Sehr geehrtes Neues Jahr!

Klingt ein bisschen förmlich, ich weiß, aber da wir uns noch nicht so gut kennen, verzichte ich auf die vertrautere Anrede „Liebes Neues Jahr“. Es ist ja auch noch gar nicht raus, ob wir uns überhaupt lieb werden, wir beide, auch wenn wir uns im Laufe der Zeit zwangsläufig näher kommen. Außerdem habe ich, ich muss das leider gleich zu Beginn meines Briefes ganz offen sagen, große Schwierigkeiten mit dieser unerfreulichen Charaktereigenschaft aller Jahre, die ich bisher kennengelernt habe und die Sie vermutlich ebenfalls besitzen: Diese Flüchtigkeit, dieses nicht ein einziges Mal innehalten können.

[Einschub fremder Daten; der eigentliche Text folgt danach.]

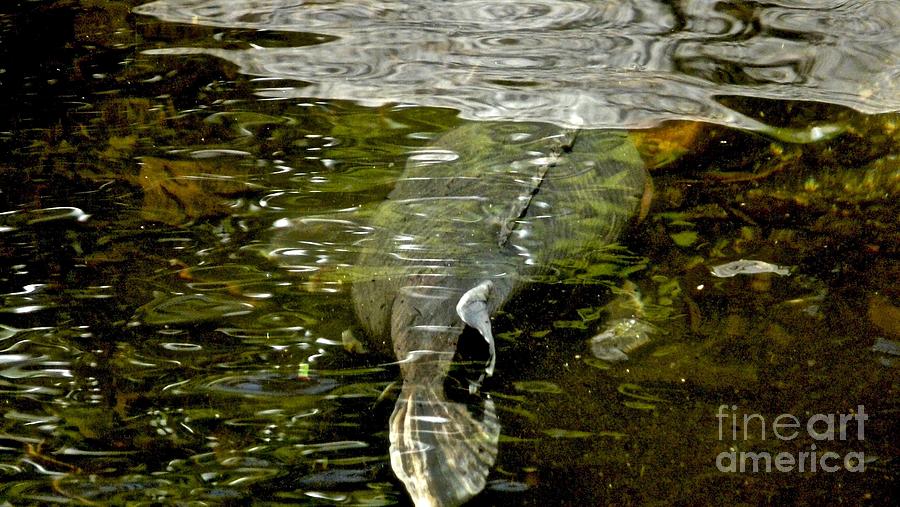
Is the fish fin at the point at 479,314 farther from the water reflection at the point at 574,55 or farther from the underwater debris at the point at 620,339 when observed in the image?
the water reflection at the point at 574,55

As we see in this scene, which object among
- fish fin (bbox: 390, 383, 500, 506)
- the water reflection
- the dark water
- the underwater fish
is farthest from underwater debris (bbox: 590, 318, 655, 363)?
the water reflection

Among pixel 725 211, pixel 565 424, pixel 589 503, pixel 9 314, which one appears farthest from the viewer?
pixel 725 211

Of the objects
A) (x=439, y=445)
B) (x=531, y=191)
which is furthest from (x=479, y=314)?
(x=531, y=191)

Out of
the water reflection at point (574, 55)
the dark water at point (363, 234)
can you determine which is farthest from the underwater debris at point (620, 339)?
the water reflection at point (574, 55)

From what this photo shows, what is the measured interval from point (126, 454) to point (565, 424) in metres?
1.46

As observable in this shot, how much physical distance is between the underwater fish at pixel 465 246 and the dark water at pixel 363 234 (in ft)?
0.30

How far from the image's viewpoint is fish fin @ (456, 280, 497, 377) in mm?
2783

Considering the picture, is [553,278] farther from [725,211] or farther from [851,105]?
[851,105]

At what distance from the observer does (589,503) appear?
2543 millimetres

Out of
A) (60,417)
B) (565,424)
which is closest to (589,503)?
(565,424)

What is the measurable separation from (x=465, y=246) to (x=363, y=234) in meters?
0.50

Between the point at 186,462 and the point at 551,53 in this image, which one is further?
the point at 551,53

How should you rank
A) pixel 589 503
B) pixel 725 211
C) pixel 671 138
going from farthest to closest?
pixel 671 138
pixel 725 211
pixel 589 503

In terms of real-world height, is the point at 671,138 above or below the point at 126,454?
above
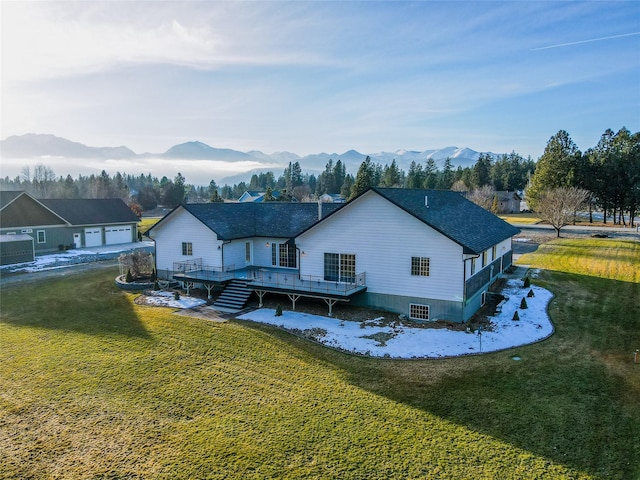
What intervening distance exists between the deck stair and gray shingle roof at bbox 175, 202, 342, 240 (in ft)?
10.8

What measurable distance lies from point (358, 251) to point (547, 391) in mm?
11187

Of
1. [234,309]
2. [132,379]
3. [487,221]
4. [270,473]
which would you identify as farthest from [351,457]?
[487,221]

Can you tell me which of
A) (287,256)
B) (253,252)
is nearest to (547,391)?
(287,256)

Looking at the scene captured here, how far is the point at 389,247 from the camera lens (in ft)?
71.1

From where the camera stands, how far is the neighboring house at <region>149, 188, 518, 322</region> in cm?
2061

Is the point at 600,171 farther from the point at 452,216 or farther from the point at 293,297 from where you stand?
the point at 293,297

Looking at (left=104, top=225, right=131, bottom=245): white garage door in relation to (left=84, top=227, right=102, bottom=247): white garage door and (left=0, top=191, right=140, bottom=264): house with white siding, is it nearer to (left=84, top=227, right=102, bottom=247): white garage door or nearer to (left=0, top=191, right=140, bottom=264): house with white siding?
(left=0, top=191, right=140, bottom=264): house with white siding

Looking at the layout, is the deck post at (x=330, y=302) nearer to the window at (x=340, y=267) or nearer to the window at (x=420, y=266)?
the window at (x=340, y=267)

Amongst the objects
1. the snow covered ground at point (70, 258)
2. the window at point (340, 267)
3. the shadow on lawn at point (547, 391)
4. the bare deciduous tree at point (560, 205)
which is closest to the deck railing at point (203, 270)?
the window at point (340, 267)

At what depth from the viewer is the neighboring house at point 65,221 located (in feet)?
133

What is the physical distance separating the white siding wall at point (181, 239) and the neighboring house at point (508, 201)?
3165 inches

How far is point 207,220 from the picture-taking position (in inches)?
1075

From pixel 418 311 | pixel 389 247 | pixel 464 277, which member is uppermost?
pixel 389 247

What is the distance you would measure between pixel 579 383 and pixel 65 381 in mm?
17608
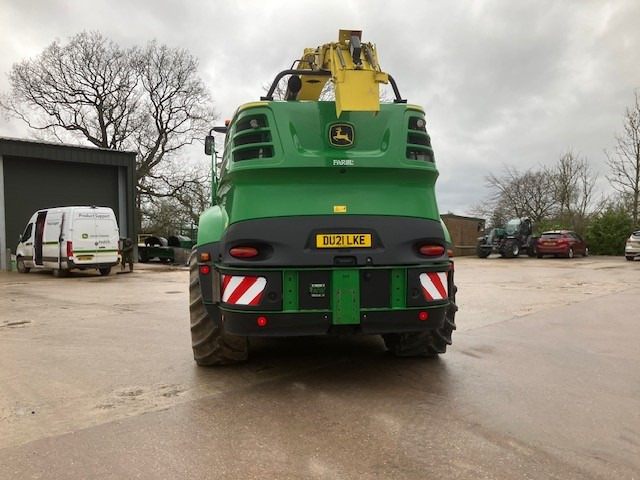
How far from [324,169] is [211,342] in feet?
6.41

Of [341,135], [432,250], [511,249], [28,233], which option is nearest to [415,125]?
[341,135]

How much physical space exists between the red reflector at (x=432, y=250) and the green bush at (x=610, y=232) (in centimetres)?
3004

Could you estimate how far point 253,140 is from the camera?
4133mm

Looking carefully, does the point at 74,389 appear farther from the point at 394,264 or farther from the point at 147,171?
the point at 147,171

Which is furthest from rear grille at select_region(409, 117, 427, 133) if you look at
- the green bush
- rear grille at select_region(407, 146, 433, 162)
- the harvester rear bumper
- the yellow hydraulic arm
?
the green bush

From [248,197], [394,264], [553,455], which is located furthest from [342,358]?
[553,455]

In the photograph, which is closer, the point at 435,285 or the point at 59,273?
the point at 435,285

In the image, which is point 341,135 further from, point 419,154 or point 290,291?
point 290,291

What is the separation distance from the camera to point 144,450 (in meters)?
3.04

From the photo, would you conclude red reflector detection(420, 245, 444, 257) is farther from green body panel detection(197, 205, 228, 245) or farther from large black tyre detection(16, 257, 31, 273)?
large black tyre detection(16, 257, 31, 273)

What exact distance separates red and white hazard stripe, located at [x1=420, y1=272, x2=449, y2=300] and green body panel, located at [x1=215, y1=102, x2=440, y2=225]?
493 millimetres

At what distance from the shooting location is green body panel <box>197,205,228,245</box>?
431 cm

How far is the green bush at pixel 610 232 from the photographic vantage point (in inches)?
1160

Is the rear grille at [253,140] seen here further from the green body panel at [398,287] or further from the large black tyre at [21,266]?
the large black tyre at [21,266]
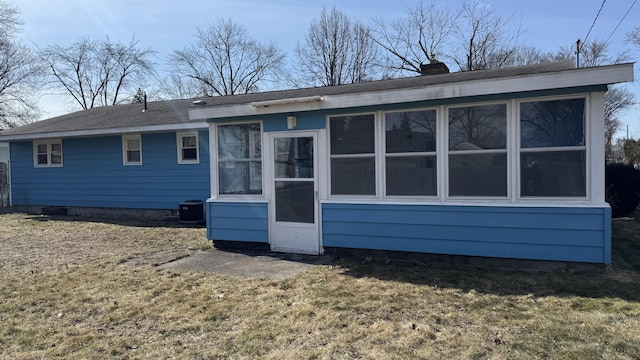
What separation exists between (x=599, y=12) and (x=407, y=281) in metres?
11.1

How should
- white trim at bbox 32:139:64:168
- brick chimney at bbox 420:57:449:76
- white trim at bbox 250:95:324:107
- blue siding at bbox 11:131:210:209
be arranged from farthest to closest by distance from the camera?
white trim at bbox 32:139:64:168 < blue siding at bbox 11:131:210:209 < brick chimney at bbox 420:57:449:76 < white trim at bbox 250:95:324:107

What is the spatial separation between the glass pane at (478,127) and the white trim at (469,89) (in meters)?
0.32

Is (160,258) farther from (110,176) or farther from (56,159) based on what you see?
(56,159)

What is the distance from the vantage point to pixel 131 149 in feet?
42.4

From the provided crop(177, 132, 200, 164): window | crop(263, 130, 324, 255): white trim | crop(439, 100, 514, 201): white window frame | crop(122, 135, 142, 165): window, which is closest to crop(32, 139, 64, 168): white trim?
crop(122, 135, 142, 165): window

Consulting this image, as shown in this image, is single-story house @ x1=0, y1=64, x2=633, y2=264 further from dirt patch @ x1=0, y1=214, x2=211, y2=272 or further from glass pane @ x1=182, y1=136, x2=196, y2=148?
glass pane @ x1=182, y1=136, x2=196, y2=148

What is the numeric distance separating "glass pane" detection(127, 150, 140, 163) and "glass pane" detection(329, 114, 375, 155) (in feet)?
27.0

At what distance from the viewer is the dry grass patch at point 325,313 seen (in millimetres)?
3508

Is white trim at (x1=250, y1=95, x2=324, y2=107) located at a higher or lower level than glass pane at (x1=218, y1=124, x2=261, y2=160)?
higher

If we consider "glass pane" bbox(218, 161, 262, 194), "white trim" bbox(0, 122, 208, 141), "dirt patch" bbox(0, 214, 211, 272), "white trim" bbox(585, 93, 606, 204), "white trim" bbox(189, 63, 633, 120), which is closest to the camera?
"white trim" bbox(189, 63, 633, 120)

Sie verschwinden so schnell! Bitte, was soll das? Kaum hat man sich an Sie gewöhnt, nehmen Sie Ihren Hut und empfehlen sich auf französisch, wie man so sagt, Adieu und auf Nimmerwiedersehen! Finden Sie das in Ordnung? Also ich nicht! Der Mensch braucht doch viel mehr Zeit, um mit all dem, was das Jahr so mit sich bringt, klar zu kommen.